* _Dataset entries_
## Start

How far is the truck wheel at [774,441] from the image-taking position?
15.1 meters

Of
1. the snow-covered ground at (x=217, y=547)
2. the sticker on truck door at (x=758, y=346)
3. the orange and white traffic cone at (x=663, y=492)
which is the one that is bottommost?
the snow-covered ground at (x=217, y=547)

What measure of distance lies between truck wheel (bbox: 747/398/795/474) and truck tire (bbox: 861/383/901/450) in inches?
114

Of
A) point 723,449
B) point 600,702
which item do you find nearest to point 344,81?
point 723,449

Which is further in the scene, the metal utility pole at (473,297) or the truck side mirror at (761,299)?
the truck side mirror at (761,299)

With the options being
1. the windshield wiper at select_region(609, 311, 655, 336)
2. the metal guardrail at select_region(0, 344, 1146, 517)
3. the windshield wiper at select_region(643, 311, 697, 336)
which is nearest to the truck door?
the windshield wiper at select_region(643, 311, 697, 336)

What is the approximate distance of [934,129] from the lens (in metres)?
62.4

## End

* _Given task_
Print the records above verbatim, from the line containing "Which is further" through the last line of the records, both included.

* _Expected answer_
Which is further in the scene, the metal utility pole at (473,297) or the truck side mirror at (761,299)?
the truck side mirror at (761,299)

With the options being
1. the windshield wiper at select_region(609, 311, 655, 336)
2. the metal guardrail at select_region(0, 344, 1146, 517)
3. the windshield wiper at select_region(643, 311, 697, 336)
which is nearest to the truck door?
the windshield wiper at select_region(643, 311, 697, 336)

What is the approximate distance of [934,129] from the lens (in metres)?
62.4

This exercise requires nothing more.